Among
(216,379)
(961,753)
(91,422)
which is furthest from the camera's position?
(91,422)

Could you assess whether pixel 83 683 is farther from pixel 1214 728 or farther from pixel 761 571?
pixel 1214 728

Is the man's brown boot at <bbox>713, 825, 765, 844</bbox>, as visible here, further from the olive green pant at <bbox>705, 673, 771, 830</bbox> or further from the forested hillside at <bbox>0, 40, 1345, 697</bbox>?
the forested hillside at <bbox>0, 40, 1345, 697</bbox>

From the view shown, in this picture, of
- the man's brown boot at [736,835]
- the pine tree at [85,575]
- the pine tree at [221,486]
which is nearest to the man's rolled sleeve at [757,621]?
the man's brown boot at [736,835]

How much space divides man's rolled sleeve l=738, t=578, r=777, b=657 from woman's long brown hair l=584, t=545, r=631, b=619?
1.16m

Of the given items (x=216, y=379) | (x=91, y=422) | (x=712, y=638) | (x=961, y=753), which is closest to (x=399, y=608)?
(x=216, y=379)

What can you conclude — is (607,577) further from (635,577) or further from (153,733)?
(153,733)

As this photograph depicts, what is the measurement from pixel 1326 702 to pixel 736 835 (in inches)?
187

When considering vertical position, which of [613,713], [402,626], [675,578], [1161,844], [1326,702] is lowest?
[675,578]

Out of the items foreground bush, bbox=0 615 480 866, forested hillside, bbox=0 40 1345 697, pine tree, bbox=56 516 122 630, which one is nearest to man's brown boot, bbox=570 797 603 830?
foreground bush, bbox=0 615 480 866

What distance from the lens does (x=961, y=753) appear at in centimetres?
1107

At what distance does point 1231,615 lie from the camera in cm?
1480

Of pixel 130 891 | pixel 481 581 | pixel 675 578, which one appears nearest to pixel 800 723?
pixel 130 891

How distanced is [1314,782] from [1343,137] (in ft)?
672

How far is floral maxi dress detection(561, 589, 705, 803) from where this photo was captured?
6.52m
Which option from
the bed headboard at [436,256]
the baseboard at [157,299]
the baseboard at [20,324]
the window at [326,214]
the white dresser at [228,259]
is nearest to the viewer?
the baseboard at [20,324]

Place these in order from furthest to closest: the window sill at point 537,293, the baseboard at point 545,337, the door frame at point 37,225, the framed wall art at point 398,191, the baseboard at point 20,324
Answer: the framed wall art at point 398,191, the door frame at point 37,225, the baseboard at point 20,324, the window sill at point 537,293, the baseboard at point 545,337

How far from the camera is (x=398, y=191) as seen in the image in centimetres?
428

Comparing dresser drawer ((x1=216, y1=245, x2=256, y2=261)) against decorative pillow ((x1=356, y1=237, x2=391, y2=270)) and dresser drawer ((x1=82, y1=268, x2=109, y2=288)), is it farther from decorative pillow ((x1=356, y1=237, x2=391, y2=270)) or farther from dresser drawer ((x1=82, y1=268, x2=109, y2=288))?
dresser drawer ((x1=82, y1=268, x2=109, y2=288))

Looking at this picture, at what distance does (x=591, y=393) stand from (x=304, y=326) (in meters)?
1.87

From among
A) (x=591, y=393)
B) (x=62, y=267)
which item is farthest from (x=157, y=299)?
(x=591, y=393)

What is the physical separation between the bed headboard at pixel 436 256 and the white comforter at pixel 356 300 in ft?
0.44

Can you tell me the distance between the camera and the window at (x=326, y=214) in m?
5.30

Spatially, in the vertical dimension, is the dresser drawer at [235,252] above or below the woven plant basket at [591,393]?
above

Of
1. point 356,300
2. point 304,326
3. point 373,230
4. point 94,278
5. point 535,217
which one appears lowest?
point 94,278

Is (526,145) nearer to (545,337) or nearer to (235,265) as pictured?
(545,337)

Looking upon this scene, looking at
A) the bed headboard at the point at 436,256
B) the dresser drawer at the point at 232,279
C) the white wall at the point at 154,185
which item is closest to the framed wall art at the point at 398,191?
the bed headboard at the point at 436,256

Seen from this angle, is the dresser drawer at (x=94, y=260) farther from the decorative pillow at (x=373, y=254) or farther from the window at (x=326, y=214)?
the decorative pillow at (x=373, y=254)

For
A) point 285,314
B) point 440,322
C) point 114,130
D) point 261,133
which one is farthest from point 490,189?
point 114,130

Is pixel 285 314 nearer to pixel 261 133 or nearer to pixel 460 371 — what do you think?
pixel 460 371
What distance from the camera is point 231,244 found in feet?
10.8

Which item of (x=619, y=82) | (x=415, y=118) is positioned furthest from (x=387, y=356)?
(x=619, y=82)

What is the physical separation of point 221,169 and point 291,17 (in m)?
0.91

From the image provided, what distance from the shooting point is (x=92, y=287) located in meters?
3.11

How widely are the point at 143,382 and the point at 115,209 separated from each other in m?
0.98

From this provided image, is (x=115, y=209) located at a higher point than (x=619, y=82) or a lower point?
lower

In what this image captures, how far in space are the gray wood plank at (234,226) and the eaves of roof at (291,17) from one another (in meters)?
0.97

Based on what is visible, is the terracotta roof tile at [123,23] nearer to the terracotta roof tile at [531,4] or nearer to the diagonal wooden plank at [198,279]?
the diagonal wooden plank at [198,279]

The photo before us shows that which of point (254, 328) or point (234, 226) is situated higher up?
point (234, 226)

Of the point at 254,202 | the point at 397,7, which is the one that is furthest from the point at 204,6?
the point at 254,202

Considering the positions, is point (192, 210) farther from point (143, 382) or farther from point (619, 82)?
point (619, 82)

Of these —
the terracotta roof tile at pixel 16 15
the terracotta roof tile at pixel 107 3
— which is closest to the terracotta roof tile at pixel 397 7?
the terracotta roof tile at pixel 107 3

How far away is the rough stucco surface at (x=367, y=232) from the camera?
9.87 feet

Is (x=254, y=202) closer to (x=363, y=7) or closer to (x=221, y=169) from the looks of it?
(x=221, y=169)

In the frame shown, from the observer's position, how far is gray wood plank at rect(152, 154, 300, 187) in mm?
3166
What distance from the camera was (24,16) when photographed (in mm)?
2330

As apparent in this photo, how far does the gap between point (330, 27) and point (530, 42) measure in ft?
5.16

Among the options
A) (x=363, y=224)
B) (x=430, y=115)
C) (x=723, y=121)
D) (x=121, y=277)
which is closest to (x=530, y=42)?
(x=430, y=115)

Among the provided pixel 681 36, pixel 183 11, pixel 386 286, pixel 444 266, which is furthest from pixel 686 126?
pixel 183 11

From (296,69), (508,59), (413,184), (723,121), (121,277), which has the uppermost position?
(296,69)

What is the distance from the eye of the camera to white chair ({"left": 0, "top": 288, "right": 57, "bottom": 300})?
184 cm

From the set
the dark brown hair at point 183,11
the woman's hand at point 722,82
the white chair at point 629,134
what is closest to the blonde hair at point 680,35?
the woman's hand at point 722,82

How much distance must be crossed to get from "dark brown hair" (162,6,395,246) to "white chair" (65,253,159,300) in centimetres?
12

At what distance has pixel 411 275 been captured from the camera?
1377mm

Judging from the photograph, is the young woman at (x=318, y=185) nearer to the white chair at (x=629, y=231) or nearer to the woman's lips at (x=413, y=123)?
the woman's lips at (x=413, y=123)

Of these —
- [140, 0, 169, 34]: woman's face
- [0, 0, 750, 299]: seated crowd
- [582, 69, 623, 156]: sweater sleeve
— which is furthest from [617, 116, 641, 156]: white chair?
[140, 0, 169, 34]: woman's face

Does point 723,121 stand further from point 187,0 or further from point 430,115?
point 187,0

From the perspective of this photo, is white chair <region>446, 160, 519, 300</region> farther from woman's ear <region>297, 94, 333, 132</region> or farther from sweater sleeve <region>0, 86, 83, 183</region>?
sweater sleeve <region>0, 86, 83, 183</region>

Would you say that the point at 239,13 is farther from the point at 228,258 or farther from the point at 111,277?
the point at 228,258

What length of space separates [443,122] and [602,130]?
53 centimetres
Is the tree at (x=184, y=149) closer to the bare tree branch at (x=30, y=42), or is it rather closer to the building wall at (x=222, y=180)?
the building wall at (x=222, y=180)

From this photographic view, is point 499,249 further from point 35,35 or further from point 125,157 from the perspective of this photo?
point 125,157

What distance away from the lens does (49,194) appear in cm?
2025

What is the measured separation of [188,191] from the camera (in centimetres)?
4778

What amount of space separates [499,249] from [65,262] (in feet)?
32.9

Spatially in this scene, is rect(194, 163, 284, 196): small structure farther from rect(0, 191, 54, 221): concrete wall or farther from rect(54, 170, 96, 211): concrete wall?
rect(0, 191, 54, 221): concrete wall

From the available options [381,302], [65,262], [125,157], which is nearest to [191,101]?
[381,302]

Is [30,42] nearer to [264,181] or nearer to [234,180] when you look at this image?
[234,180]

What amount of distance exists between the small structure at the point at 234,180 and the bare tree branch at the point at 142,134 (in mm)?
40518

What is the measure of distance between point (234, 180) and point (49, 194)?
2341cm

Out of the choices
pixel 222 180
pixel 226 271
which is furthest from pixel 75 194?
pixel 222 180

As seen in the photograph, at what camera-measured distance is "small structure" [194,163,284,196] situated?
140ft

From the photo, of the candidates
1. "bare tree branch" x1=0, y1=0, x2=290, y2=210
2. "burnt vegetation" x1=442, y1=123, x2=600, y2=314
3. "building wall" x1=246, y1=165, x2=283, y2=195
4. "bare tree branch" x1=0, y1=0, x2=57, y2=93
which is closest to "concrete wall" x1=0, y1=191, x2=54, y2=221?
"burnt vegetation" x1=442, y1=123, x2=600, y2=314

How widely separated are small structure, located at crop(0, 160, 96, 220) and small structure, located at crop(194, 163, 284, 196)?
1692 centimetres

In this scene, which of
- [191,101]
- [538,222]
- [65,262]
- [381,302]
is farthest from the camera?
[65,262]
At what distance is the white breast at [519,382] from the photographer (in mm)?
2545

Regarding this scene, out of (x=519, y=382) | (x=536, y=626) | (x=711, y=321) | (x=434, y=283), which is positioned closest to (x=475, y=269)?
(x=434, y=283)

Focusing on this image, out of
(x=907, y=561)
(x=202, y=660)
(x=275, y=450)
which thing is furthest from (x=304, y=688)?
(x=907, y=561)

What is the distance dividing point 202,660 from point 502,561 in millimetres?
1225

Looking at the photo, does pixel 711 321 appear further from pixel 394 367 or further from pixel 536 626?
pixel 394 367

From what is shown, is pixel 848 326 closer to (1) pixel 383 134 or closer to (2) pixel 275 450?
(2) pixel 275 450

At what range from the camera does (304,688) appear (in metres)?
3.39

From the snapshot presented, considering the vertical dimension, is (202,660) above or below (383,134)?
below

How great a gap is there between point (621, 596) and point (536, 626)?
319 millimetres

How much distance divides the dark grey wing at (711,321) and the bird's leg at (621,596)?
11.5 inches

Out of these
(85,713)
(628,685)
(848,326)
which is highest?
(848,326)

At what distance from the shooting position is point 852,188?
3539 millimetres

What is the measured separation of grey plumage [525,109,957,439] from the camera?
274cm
..............................
Output every line from the one containing "At what distance from" through the end of the records above, inclusive, as a JSON list of strings, one string per line, skipping blank lines.

[
  "At what distance from the shooting position is point 852,188?",
  "3539 millimetres",
  "What is the measured separation of grey plumage [525,109,957,439] from the camera?",
  "274cm"
]